Of all the online payment options available today, PayPal is the most popular of the small but growing bunch. I’ve had my PayPal account for over 11 years now, and rather like the convenience it affords me. Others do, too. PayPal was a generational staple that has since become a household name that can be used to purchase anything online or offline wherever MasterCard is accepted. Back in the day, people even used to purchase premium accounts from filehosting sites using PayPal. Or, premium multihoster services even. That changed a couple of years ago.

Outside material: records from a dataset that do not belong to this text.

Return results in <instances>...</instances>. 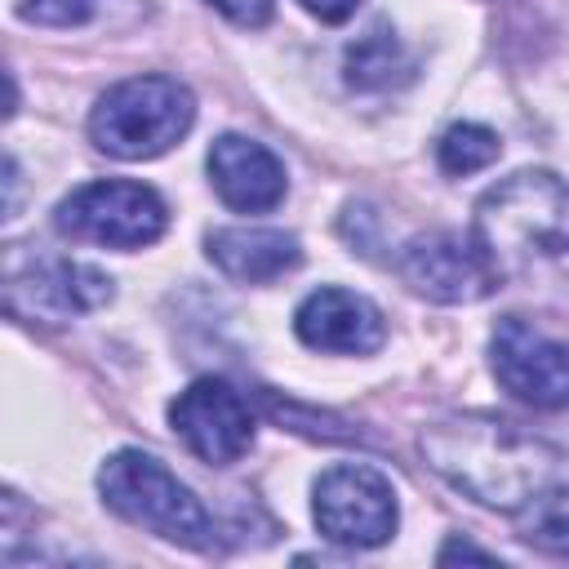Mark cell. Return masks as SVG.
I'll return each instance as SVG.
<instances>
[{
  "mask_svg": "<svg viewBox=\"0 0 569 569\" xmlns=\"http://www.w3.org/2000/svg\"><path fill=\"white\" fill-rule=\"evenodd\" d=\"M498 156H502L498 133L485 129V124H471V120L449 124V129L440 133V142H436V160H440V169H445L449 178L480 173V169H489Z\"/></svg>",
  "mask_w": 569,
  "mask_h": 569,
  "instance_id": "cell-15",
  "label": "cell"
},
{
  "mask_svg": "<svg viewBox=\"0 0 569 569\" xmlns=\"http://www.w3.org/2000/svg\"><path fill=\"white\" fill-rule=\"evenodd\" d=\"M476 240L498 280L569 307V187L547 169L493 182L476 204Z\"/></svg>",
  "mask_w": 569,
  "mask_h": 569,
  "instance_id": "cell-2",
  "label": "cell"
},
{
  "mask_svg": "<svg viewBox=\"0 0 569 569\" xmlns=\"http://www.w3.org/2000/svg\"><path fill=\"white\" fill-rule=\"evenodd\" d=\"M405 76H409V58L387 27H373L347 49V84L356 89H387Z\"/></svg>",
  "mask_w": 569,
  "mask_h": 569,
  "instance_id": "cell-14",
  "label": "cell"
},
{
  "mask_svg": "<svg viewBox=\"0 0 569 569\" xmlns=\"http://www.w3.org/2000/svg\"><path fill=\"white\" fill-rule=\"evenodd\" d=\"M169 422L182 436V445L209 467H231L253 445L249 400L222 378H200L187 391H178V400L169 405Z\"/></svg>",
  "mask_w": 569,
  "mask_h": 569,
  "instance_id": "cell-9",
  "label": "cell"
},
{
  "mask_svg": "<svg viewBox=\"0 0 569 569\" xmlns=\"http://www.w3.org/2000/svg\"><path fill=\"white\" fill-rule=\"evenodd\" d=\"M213 267L240 284H271L302 262V244L276 227H218L204 240Z\"/></svg>",
  "mask_w": 569,
  "mask_h": 569,
  "instance_id": "cell-13",
  "label": "cell"
},
{
  "mask_svg": "<svg viewBox=\"0 0 569 569\" xmlns=\"http://www.w3.org/2000/svg\"><path fill=\"white\" fill-rule=\"evenodd\" d=\"M209 182L236 213H267L284 200V164L244 133H222L209 147Z\"/></svg>",
  "mask_w": 569,
  "mask_h": 569,
  "instance_id": "cell-12",
  "label": "cell"
},
{
  "mask_svg": "<svg viewBox=\"0 0 569 569\" xmlns=\"http://www.w3.org/2000/svg\"><path fill=\"white\" fill-rule=\"evenodd\" d=\"M204 4H213L236 27H267L271 22V9H276V0H204Z\"/></svg>",
  "mask_w": 569,
  "mask_h": 569,
  "instance_id": "cell-18",
  "label": "cell"
},
{
  "mask_svg": "<svg viewBox=\"0 0 569 569\" xmlns=\"http://www.w3.org/2000/svg\"><path fill=\"white\" fill-rule=\"evenodd\" d=\"M98 493L120 520L151 529L156 538H169L191 551H209L218 542L204 502L160 458L142 449H116L98 471Z\"/></svg>",
  "mask_w": 569,
  "mask_h": 569,
  "instance_id": "cell-3",
  "label": "cell"
},
{
  "mask_svg": "<svg viewBox=\"0 0 569 569\" xmlns=\"http://www.w3.org/2000/svg\"><path fill=\"white\" fill-rule=\"evenodd\" d=\"M169 209L156 187L147 182H124V178H102L76 187L58 213L53 227L67 240L80 244H107V249H142L164 236Z\"/></svg>",
  "mask_w": 569,
  "mask_h": 569,
  "instance_id": "cell-5",
  "label": "cell"
},
{
  "mask_svg": "<svg viewBox=\"0 0 569 569\" xmlns=\"http://www.w3.org/2000/svg\"><path fill=\"white\" fill-rule=\"evenodd\" d=\"M298 4H302L307 13H316L320 22H347L360 0H298Z\"/></svg>",
  "mask_w": 569,
  "mask_h": 569,
  "instance_id": "cell-19",
  "label": "cell"
},
{
  "mask_svg": "<svg viewBox=\"0 0 569 569\" xmlns=\"http://www.w3.org/2000/svg\"><path fill=\"white\" fill-rule=\"evenodd\" d=\"M102 9V0H22L18 13L40 27H80Z\"/></svg>",
  "mask_w": 569,
  "mask_h": 569,
  "instance_id": "cell-17",
  "label": "cell"
},
{
  "mask_svg": "<svg viewBox=\"0 0 569 569\" xmlns=\"http://www.w3.org/2000/svg\"><path fill=\"white\" fill-rule=\"evenodd\" d=\"M196 120V98L173 76H133L111 84L89 111V138L116 160L164 156Z\"/></svg>",
  "mask_w": 569,
  "mask_h": 569,
  "instance_id": "cell-4",
  "label": "cell"
},
{
  "mask_svg": "<svg viewBox=\"0 0 569 569\" xmlns=\"http://www.w3.org/2000/svg\"><path fill=\"white\" fill-rule=\"evenodd\" d=\"M316 525L329 542L342 547H382L396 533L400 507L396 489L378 467L365 462H338L316 480L311 498Z\"/></svg>",
  "mask_w": 569,
  "mask_h": 569,
  "instance_id": "cell-6",
  "label": "cell"
},
{
  "mask_svg": "<svg viewBox=\"0 0 569 569\" xmlns=\"http://www.w3.org/2000/svg\"><path fill=\"white\" fill-rule=\"evenodd\" d=\"M516 529L525 542H538L547 551H569V489L551 485L533 502L516 511Z\"/></svg>",
  "mask_w": 569,
  "mask_h": 569,
  "instance_id": "cell-16",
  "label": "cell"
},
{
  "mask_svg": "<svg viewBox=\"0 0 569 569\" xmlns=\"http://www.w3.org/2000/svg\"><path fill=\"white\" fill-rule=\"evenodd\" d=\"M400 280L427 298V302H480L489 298L502 280L485 253V244L476 240V231H427V236H413L405 249H400Z\"/></svg>",
  "mask_w": 569,
  "mask_h": 569,
  "instance_id": "cell-7",
  "label": "cell"
},
{
  "mask_svg": "<svg viewBox=\"0 0 569 569\" xmlns=\"http://www.w3.org/2000/svg\"><path fill=\"white\" fill-rule=\"evenodd\" d=\"M293 329L311 351H338V356H369L382 347V311L351 293V289H316L293 311Z\"/></svg>",
  "mask_w": 569,
  "mask_h": 569,
  "instance_id": "cell-11",
  "label": "cell"
},
{
  "mask_svg": "<svg viewBox=\"0 0 569 569\" xmlns=\"http://www.w3.org/2000/svg\"><path fill=\"white\" fill-rule=\"evenodd\" d=\"M436 560L449 565V560H498V556H493V551H480V547H471V542H462V538H449Z\"/></svg>",
  "mask_w": 569,
  "mask_h": 569,
  "instance_id": "cell-20",
  "label": "cell"
},
{
  "mask_svg": "<svg viewBox=\"0 0 569 569\" xmlns=\"http://www.w3.org/2000/svg\"><path fill=\"white\" fill-rule=\"evenodd\" d=\"M493 378L533 409H565L569 405V347L551 333L533 329L520 316H502L489 338Z\"/></svg>",
  "mask_w": 569,
  "mask_h": 569,
  "instance_id": "cell-8",
  "label": "cell"
},
{
  "mask_svg": "<svg viewBox=\"0 0 569 569\" xmlns=\"http://www.w3.org/2000/svg\"><path fill=\"white\" fill-rule=\"evenodd\" d=\"M102 302H111V276L71 258L36 262L27 276L9 280V311L44 325H62L71 316L98 311Z\"/></svg>",
  "mask_w": 569,
  "mask_h": 569,
  "instance_id": "cell-10",
  "label": "cell"
},
{
  "mask_svg": "<svg viewBox=\"0 0 569 569\" xmlns=\"http://www.w3.org/2000/svg\"><path fill=\"white\" fill-rule=\"evenodd\" d=\"M418 449L436 476L498 511H520L525 502L560 485L569 467L560 445L493 413L436 418L418 431Z\"/></svg>",
  "mask_w": 569,
  "mask_h": 569,
  "instance_id": "cell-1",
  "label": "cell"
}]
</instances>
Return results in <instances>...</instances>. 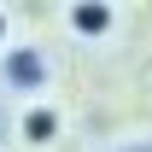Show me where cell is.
<instances>
[{
	"label": "cell",
	"instance_id": "6da1fadb",
	"mask_svg": "<svg viewBox=\"0 0 152 152\" xmlns=\"http://www.w3.org/2000/svg\"><path fill=\"white\" fill-rule=\"evenodd\" d=\"M111 6H105V0H82V6H70V29L76 35H105V29H111Z\"/></svg>",
	"mask_w": 152,
	"mask_h": 152
},
{
	"label": "cell",
	"instance_id": "7a4b0ae2",
	"mask_svg": "<svg viewBox=\"0 0 152 152\" xmlns=\"http://www.w3.org/2000/svg\"><path fill=\"white\" fill-rule=\"evenodd\" d=\"M41 76H47V64H41V53H35V47L6 53V82H18V88H41Z\"/></svg>",
	"mask_w": 152,
	"mask_h": 152
},
{
	"label": "cell",
	"instance_id": "3957f363",
	"mask_svg": "<svg viewBox=\"0 0 152 152\" xmlns=\"http://www.w3.org/2000/svg\"><path fill=\"white\" fill-rule=\"evenodd\" d=\"M53 134H58V111L53 105H29V111H23V140H29V146H47Z\"/></svg>",
	"mask_w": 152,
	"mask_h": 152
},
{
	"label": "cell",
	"instance_id": "277c9868",
	"mask_svg": "<svg viewBox=\"0 0 152 152\" xmlns=\"http://www.w3.org/2000/svg\"><path fill=\"white\" fill-rule=\"evenodd\" d=\"M0 35H6V12H0Z\"/></svg>",
	"mask_w": 152,
	"mask_h": 152
}]
</instances>
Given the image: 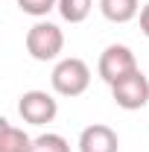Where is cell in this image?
Masks as SVG:
<instances>
[{
    "mask_svg": "<svg viewBox=\"0 0 149 152\" xmlns=\"http://www.w3.org/2000/svg\"><path fill=\"white\" fill-rule=\"evenodd\" d=\"M18 9L32 15V18H44L53 9H58V0H18Z\"/></svg>",
    "mask_w": 149,
    "mask_h": 152,
    "instance_id": "cell-11",
    "label": "cell"
},
{
    "mask_svg": "<svg viewBox=\"0 0 149 152\" xmlns=\"http://www.w3.org/2000/svg\"><path fill=\"white\" fill-rule=\"evenodd\" d=\"M50 85L58 96H82L91 85V67L76 56L61 58L50 73Z\"/></svg>",
    "mask_w": 149,
    "mask_h": 152,
    "instance_id": "cell-1",
    "label": "cell"
},
{
    "mask_svg": "<svg viewBox=\"0 0 149 152\" xmlns=\"http://www.w3.org/2000/svg\"><path fill=\"white\" fill-rule=\"evenodd\" d=\"M91 9H93V0H58V15L67 23H82L91 15Z\"/></svg>",
    "mask_w": 149,
    "mask_h": 152,
    "instance_id": "cell-9",
    "label": "cell"
},
{
    "mask_svg": "<svg viewBox=\"0 0 149 152\" xmlns=\"http://www.w3.org/2000/svg\"><path fill=\"white\" fill-rule=\"evenodd\" d=\"M32 140L35 137H29L23 129L0 120V152H32Z\"/></svg>",
    "mask_w": 149,
    "mask_h": 152,
    "instance_id": "cell-7",
    "label": "cell"
},
{
    "mask_svg": "<svg viewBox=\"0 0 149 152\" xmlns=\"http://www.w3.org/2000/svg\"><path fill=\"white\" fill-rule=\"evenodd\" d=\"M96 70H99V76H102V82L114 85V82H120L123 76L134 73V70H140V67H137L134 53H131L126 44H108V47L102 50V56H99Z\"/></svg>",
    "mask_w": 149,
    "mask_h": 152,
    "instance_id": "cell-3",
    "label": "cell"
},
{
    "mask_svg": "<svg viewBox=\"0 0 149 152\" xmlns=\"http://www.w3.org/2000/svg\"><path fill=\"white\" fill-rule=\"evenodd\" d=\"M117 149H120L117 132L105 123H93L79 134V152H117Z\"/></svg>",
    "mask_w": 149,
    "mask_h": 152,
    "instance_id": "cell-6",
    "label": "cell"
},
{
    "mask_svg": "<svg viewBox=\"0 0 149 152\" xmlns=\"http://www.w3.org/2000/svg\"><path fill=\"white\" fill-rule=\"evenodd\" d=\"M32 152H70V143L56 132H47V134H38L32 140Z\"/></svg>",
    "mask_w": 149,
    "mask_h": 152,
    "instance_id": "cell-10",
    "label": "cell"
},
{
    "mask_svg": "<svg viewBox=\"0 0 149 152\" xmlns=\"http://www.w3.org/2000/svg\"><path fill=\"white\" fill-rule=\"evenodd\" d=\"M18 111L20 117L29 123V126H44V123H53L58 114V102L53 99V94L47 91H26L18 99Z\"/></svg>",
    "mask_w": 149,
    "mask_h": 152,
    "instance_id": "cell-5",
    "label": "cell"
},
{
    "mask_svg": "<svg viewBox=\"0 0 149 152\" xmlns=\"http://www.w3.org/2000/svg\"><path fill=\"white\" fill-rule=\"evenodd\" d=\"M111 96H114V102H117L120 108L137 111V108H143L149 102V79L140 73V70H134V73L123 76L120 82L111 85Z\"/></svg>",
    "mask_w": 149,
    "mask_h": 152,
    "instance_id": "cell-4",
    "label": "cell"
},
{
    "mask_svg": "<svg viewBox=\"0 0 149 152\" xmlns=\"http://www.w3.org/2000/svg\"><path fill=\"white\" fill-rule=\"evenodd\" d=\"M140 32L149 38V3L143 6V9H140Z\"/></svg>",
    "mask_w": 149,
    "mask_h": 152,
    "instance_id": "cell-12",
    "label": "cell"
},
{
    "mask_svg": "<svg viewBox=\"0 0 149 152\" xmlns=\"http://www.w3.org/2000/svg\"><path fill=\"white\" fill-rule=\"evenodd\" d=\"M64 50V32L50 20H38L26 32V53L35 61H53Z\"/></svg>",
    "mask_w": 149,
    "mask_h": 152,
    "instance_id": "cell-2",
    "label": "cell"
},
{
    "mask_svg": "<svg viewBox=\"0 0 149 152\" xmlns=\"http://www.w3.org/2000/svg\"><path fill=\"white\" fill-rule=\"evenodd\" d=\"M99 12L111 23H129L131 18L140 15V3L137 0H99Z\"/></svg>",
    "mask_w": 149,
    "mask_h": 152,
    "instance_id": "cell-8",
    "label": "cell"
}]
</instances>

PayPal and filehosters: a bit of history
A few months after Megaupload.com, a formerly popular filehosting and sharing site, was taken down by the US Government (January 19, 2012), PayPal took an official stance against filehosting sites and newsgroups: any site that used PayPal to process member payments and also allowed users to download files on a mass scale was on their cut off list. Prior to the Megaupload takedown, many filehosting sites relied on PayPal to process premium account member payments. On some hoster sites, it is reported that as many as 90% of members’ payments were handled by PayPal.
This filehosting site ban by PayPal not only financially crippled some filehosters, but really screwed up premium members’ ability to pay for the download services they wanted, too.
PayPal did offer a way for some filehosting services to continue to use PayPal to process, payments… but it meant filehosters being required to sell out member’s info for money, basically. You can read more about PayPal’s compromise for filehosters over on Torrentfreak. Bottom line, though, most people wouldn’t want their filehosting site or multihoster to log all their activity, at least I sure wouldn’t.
Around that time – June or July of 2012, PayPal was officially no longer a choice for users to pay for premium accounts or multihoster services.
2014 – How to pay for multihosters using PayPal
To this day, it’s rare to find a filehosting site or multihoster that offers direct PayPal payments for premium download services. However, indirectly there are a couple of options.
First, some third-party payment processors like Regnow and 2Checkout give vendors (which are the multihoster sites and filehosting sites accepting payments) the option of receiving PayPal payments through their service. For example, Zevera accepts PayPal payments using Regnow. This is a way filehosters or multihoster services skirt PayPal’s limitations: by using a third-party service to accept PayPal payments on their behalf.
A second option is to use the PayPal MasterCard debit card. It works just like a bank-issued debit card with the MasterCard logo on it, except it’s tied to your PayPal account. Even if a multihoster service doesn’t accept indirect PayPal payments, most accept credit cards, and you can use your PayPal debit card to purchase multihoster services from these providers. As an added bonus, you get 1% cash back when making online purchases or “signature” purchases at local stores with the PayPal debit card. Some people get 1.5% cash back (I do), but I think you’re limited to 1% now, but still: it’s free money, essentially.
Choosing a multihoster service
Personally, I’d avoid buying premium accounts or multihoster accounts from a provider that accepts direct PayPal payments. In order for the service to comply with PayPal’s terms, they have to track a lot of your activity. Putdrive goes into some detail on their payments page (it’s a popup: can’t link to it directly) about why multihosters or filehosters that accept PayPal [directly] shouldn’t be trusted to keep your download and upload activities private.
I love PayPal and love the convenience, but PayPal wants way too much information from filehosting sites and multihosters to entrust download service providers that are willing to work with PayPal just to accept payments through them.
My best advice when using a premium multihoster service is this: every time you want to renew your multihoster package, just sign up for a new account instead. Use a new email address, new password and if possible, a different form of payment each time. While the multihosters I recommend are privacy focused, I don’t think you could ever be too cautious when trying to obscure your online activities.